Here are six tips to think about.

LOCK your car
Sounds easy, but it still needs to be said.

People forget to lock their doors all the time. How easy is it for a thief to try door handles while walking around a crowded parking lot? It’s very easy and that is why they do it.

Don’t leave your purse open in the shopping cart
I’m amazed how often I see this. How long does it take you to reach into your purse to get something out? Now think how fast a thief can do it when you’re not looking.

Don’t get distracted by a stranger
A stranger might distract you with questions. If that happens, there might be a partner lurking close by. They will seize the opportunity to steal something from you when you’re distracted.

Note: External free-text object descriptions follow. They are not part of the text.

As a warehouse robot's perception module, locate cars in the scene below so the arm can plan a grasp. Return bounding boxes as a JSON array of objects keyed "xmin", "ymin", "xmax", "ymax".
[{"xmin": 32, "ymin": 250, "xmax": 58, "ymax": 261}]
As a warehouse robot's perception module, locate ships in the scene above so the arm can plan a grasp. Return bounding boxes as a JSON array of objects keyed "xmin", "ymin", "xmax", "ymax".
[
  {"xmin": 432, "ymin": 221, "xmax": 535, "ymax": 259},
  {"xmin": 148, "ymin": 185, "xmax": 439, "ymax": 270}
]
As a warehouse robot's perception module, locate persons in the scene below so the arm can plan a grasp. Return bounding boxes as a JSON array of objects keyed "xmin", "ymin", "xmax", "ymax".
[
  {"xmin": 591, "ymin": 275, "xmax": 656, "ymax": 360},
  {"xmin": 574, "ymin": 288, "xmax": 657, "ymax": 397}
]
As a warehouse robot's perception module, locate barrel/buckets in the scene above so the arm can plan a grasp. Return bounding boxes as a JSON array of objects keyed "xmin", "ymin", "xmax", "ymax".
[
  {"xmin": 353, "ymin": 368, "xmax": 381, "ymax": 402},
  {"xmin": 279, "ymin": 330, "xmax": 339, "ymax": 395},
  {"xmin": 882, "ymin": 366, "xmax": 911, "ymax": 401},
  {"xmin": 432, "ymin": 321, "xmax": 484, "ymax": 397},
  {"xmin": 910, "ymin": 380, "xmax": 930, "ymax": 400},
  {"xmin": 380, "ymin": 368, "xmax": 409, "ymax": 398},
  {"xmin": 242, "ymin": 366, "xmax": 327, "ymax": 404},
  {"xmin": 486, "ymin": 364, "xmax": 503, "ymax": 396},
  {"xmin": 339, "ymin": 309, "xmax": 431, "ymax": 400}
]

Certain groups work in teams that are made up men, women and children. They’re good at what they do. They are betting you won’t suspect them and you’ll be ripped off before you know it.

Pay attention.

Don’t text in the parking lot
You can’t see the bad guy if your head is looking down while you text. You need to pay attention in the parking lot when you walk to your car.

Don’t make it easy for someone to rip you off because you weren’t paying attention. They’ll be gone before you know it.

There’s no LOL here. Only a 😦

UPS/Fed Ex boxes
Don’t forget the packages that were delivered to your porch. A thief could follow the UPS or Fed Ex truck and make their own pick up after the delivery is made.

Don’t leave boxes on the porch any longer than you have to. Have a neighbor, who is home during the day, get the boxes for you.

Hide your things
Common sense says don’t leave valuables in plain sight in the car. The problem is people continue to do it. Afterward, they wonder why the car window was smashed and their valuables were stolen.
Just a few things to think about. Don’t be a victim this holiday season.